▸ **Work to be completed**
Rewrite the material below, replacing "Item preview" with "Product preview" and leaving all other text unchanged. Include only the text and omit the pictures.

▸ **Supplied entries**
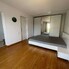 Casa de închiriat 3 camere Floreşti - 154595CI - Poza 1 din 15 | BLITZ Cluj-Napoca | Poza10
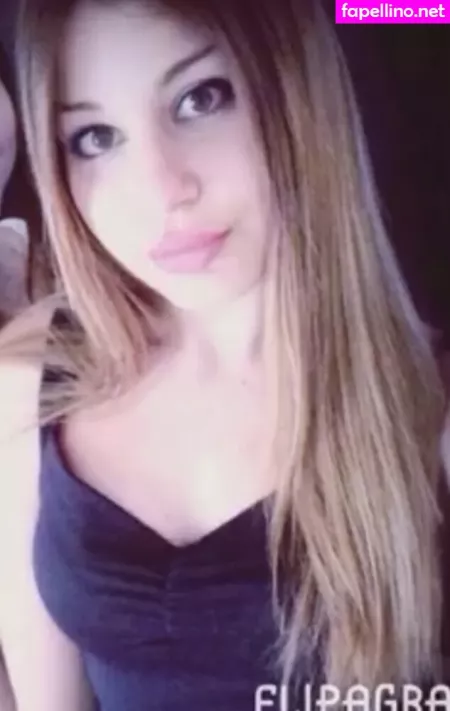 Kalli Kriara OnlyFans Thumbnail #XtlSlkQiTD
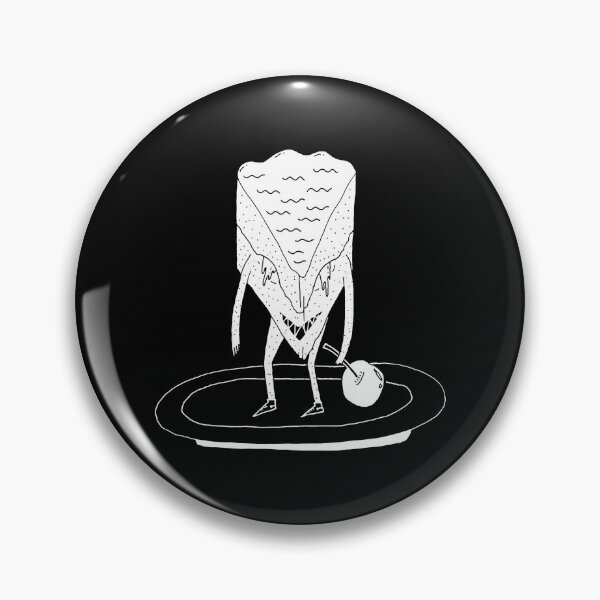 Item preview, Angry Cake designed and sold by defuma.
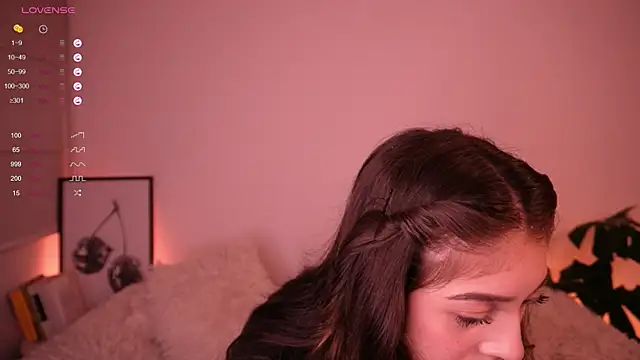 annie24 evans online show from January 22, 2025, 1:31 am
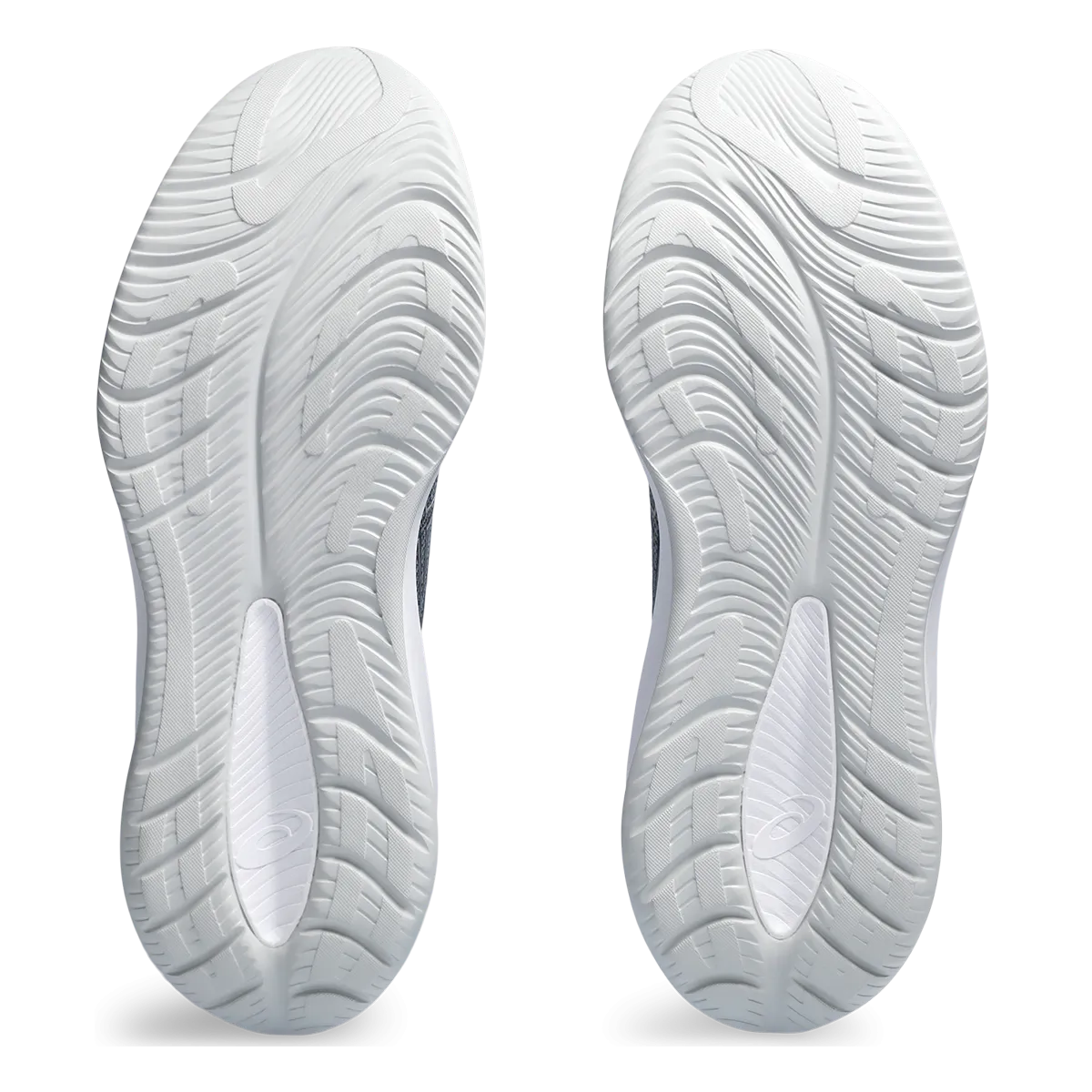 Asics Gel Cumulus 26 - Felsplatte - Beton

▸ **Written answer**
 Casa de închiriat 3 camere Floreşti - 154595CI - Poza 1 din 15 | BLITZ Cluj-Napoca | Poza10
 Kalli Kriara OnlyFans Thumbnail #XtlSlkQiTD
 Product preview, Angry Cake designed and sold by defuma.
 annie24 evans online show from January 22, 2025, 1:31 am
 Asics Gel Cumulus 26 - Felsplatte - Beton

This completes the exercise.